→ WHAT YOU SHOULD DO
Pull out every line in the entries below that contains the string "instances". Letter case must match.

## BEGIN STORED RECORDS

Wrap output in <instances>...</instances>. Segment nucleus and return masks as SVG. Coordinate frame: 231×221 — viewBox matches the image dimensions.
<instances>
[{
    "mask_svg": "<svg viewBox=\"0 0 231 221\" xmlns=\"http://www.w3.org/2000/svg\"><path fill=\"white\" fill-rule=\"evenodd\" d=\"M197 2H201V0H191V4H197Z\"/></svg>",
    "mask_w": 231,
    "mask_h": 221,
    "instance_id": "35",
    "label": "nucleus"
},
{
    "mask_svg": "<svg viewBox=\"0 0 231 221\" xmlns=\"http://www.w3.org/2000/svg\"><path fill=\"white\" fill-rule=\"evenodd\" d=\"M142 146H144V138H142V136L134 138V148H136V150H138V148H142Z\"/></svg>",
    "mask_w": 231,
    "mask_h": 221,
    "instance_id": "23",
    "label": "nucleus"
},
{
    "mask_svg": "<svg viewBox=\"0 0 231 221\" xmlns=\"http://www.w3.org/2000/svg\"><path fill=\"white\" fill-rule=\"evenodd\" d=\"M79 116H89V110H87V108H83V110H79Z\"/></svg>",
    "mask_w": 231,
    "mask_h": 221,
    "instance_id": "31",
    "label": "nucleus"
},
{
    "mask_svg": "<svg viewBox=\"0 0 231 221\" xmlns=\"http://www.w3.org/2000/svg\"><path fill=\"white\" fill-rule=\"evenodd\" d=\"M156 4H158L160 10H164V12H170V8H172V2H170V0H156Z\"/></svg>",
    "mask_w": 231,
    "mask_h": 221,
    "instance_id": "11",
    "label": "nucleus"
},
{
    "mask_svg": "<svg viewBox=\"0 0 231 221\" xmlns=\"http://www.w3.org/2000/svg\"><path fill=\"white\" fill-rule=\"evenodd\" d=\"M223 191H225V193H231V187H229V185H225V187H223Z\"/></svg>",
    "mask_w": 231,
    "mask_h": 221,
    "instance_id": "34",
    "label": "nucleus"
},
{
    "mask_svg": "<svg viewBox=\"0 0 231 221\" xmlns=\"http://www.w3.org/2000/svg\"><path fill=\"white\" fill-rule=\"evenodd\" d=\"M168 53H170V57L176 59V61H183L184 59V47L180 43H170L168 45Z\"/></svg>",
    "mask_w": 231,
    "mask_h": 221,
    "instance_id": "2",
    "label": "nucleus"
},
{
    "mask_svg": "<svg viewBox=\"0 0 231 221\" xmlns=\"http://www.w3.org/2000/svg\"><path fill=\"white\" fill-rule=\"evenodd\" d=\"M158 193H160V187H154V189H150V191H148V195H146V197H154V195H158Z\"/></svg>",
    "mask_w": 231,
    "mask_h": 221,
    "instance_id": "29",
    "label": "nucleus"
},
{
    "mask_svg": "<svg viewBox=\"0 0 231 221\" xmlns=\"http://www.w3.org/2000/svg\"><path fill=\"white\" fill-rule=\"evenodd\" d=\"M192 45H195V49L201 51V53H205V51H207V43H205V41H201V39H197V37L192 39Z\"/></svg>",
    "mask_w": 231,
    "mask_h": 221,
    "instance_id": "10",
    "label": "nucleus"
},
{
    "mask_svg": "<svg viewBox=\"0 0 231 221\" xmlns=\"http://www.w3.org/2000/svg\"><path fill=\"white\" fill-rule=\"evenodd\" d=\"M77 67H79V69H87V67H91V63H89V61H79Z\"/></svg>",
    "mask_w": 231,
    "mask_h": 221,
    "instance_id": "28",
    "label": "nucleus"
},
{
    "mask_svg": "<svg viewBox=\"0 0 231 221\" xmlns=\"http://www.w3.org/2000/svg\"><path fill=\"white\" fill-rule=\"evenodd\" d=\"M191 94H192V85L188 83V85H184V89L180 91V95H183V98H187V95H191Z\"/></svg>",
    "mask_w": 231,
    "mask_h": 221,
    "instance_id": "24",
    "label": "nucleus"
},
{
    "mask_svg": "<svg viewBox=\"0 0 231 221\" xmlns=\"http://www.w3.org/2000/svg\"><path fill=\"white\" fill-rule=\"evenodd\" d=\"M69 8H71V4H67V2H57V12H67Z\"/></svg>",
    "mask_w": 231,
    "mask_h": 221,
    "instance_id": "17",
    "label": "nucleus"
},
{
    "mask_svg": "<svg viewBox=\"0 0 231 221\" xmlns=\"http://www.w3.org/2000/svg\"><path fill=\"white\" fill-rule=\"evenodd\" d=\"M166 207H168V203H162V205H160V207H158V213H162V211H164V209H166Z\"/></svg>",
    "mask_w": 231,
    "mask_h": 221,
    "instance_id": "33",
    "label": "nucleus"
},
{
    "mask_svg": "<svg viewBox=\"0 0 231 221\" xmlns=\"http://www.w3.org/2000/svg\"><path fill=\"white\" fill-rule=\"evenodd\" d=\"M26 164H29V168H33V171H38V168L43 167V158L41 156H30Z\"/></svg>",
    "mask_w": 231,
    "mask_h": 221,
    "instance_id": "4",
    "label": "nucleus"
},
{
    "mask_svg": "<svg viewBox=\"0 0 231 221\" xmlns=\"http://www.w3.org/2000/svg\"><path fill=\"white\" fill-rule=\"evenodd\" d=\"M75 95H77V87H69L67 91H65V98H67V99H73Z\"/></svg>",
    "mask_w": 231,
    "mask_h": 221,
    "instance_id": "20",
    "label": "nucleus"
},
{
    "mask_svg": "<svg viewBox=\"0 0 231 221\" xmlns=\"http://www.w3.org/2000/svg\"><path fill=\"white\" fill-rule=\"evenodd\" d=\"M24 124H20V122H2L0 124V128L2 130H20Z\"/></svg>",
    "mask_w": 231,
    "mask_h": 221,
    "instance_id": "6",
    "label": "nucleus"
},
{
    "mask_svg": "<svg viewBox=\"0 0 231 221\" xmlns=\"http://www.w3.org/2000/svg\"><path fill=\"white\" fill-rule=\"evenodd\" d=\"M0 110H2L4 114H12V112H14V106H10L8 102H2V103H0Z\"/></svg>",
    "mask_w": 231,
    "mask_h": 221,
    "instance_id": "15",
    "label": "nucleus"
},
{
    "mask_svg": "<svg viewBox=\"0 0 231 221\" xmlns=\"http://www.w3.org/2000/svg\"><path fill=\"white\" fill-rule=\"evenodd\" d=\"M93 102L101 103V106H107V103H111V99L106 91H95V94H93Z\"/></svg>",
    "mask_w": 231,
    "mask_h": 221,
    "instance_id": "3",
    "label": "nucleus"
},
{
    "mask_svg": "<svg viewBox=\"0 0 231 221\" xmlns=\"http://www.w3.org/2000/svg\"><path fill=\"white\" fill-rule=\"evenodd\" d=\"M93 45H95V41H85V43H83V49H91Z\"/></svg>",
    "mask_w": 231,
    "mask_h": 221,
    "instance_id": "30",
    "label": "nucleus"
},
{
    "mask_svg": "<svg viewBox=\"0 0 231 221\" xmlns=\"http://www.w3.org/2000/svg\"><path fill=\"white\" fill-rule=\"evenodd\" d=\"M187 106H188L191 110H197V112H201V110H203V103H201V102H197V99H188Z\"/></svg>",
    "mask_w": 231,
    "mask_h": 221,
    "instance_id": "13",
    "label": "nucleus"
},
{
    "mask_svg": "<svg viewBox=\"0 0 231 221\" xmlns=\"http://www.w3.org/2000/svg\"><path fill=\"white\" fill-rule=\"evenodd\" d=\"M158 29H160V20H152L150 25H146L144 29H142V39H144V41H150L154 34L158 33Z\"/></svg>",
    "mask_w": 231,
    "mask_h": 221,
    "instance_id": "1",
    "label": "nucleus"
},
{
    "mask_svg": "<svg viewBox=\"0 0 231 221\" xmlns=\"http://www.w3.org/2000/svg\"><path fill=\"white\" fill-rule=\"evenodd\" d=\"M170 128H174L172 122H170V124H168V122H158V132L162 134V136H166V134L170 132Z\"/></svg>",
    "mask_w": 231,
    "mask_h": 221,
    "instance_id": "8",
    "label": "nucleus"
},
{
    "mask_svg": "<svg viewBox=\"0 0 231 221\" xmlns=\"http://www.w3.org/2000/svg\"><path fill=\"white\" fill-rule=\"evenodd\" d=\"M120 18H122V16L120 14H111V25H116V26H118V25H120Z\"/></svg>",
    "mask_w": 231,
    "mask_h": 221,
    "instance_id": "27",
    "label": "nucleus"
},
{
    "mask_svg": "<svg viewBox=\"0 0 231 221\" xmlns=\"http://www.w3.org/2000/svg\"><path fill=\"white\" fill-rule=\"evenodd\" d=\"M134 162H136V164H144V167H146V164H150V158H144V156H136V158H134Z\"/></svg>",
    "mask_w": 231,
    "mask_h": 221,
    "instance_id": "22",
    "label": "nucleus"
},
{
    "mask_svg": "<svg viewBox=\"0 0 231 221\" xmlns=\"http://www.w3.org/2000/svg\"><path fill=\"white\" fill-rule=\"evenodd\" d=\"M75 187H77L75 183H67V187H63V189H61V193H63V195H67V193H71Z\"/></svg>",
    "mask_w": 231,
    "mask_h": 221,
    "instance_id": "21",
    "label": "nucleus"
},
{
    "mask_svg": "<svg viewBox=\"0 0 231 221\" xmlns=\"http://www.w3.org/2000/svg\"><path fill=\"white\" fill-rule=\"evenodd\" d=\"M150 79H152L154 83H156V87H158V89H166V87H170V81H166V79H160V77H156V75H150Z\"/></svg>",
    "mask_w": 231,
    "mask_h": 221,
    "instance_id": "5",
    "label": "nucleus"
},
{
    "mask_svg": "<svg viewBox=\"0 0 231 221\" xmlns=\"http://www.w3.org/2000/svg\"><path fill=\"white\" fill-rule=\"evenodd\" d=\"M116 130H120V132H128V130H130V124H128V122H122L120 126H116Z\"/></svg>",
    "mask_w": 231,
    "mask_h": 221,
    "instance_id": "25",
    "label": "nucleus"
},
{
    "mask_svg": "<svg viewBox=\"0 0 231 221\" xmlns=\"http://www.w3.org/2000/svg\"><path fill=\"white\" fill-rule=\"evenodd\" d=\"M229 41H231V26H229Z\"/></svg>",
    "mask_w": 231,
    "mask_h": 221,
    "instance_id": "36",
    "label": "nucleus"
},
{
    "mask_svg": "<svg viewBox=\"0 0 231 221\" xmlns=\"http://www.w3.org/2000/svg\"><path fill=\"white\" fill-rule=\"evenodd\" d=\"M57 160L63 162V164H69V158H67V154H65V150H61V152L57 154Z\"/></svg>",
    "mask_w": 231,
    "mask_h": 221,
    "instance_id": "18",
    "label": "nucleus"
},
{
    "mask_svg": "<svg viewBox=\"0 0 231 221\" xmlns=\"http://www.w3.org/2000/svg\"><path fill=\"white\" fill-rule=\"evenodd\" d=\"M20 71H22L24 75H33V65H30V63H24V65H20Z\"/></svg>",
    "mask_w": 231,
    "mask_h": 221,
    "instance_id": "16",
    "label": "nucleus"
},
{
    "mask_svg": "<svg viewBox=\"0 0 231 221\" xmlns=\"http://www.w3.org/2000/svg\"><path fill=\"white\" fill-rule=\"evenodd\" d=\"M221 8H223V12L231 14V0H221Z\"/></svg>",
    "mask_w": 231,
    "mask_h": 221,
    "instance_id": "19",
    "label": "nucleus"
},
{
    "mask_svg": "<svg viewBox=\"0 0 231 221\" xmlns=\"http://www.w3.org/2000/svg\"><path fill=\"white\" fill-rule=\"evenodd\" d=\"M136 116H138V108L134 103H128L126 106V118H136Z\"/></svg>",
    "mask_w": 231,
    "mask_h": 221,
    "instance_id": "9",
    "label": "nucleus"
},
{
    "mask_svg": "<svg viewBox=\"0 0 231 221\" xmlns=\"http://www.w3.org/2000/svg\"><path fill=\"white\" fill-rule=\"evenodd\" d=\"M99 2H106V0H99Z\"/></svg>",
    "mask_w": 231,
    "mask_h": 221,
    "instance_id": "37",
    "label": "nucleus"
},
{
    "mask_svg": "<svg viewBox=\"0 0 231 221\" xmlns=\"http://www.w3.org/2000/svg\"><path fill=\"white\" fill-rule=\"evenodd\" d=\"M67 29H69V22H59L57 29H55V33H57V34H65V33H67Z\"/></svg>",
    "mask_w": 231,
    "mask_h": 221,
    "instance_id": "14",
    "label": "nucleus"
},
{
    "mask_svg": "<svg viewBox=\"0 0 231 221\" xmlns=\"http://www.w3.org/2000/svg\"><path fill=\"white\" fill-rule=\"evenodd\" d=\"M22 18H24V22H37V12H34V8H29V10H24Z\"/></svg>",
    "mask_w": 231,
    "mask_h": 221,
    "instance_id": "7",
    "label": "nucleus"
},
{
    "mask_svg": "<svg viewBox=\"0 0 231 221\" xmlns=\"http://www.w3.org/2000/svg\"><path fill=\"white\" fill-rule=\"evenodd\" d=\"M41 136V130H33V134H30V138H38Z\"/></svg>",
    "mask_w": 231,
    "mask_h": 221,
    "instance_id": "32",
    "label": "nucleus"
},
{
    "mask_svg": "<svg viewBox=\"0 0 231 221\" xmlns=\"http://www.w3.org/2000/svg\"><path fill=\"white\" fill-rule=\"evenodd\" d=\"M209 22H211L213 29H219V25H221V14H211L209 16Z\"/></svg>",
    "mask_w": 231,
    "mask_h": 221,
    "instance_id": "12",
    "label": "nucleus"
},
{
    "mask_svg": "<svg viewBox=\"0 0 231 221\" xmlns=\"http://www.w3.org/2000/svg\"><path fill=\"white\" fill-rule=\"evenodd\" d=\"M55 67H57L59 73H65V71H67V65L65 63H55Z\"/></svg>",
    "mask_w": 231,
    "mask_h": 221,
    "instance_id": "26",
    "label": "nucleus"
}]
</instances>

## END STORED RECORDS

→ COMPLETE RESPONSE
Wrap output in <instances>...</instances>. Segment nucleus and return masks as SVG. Coordinate frame: 231×221 — viewBox matches the image dimensions.
<instances>
</instances>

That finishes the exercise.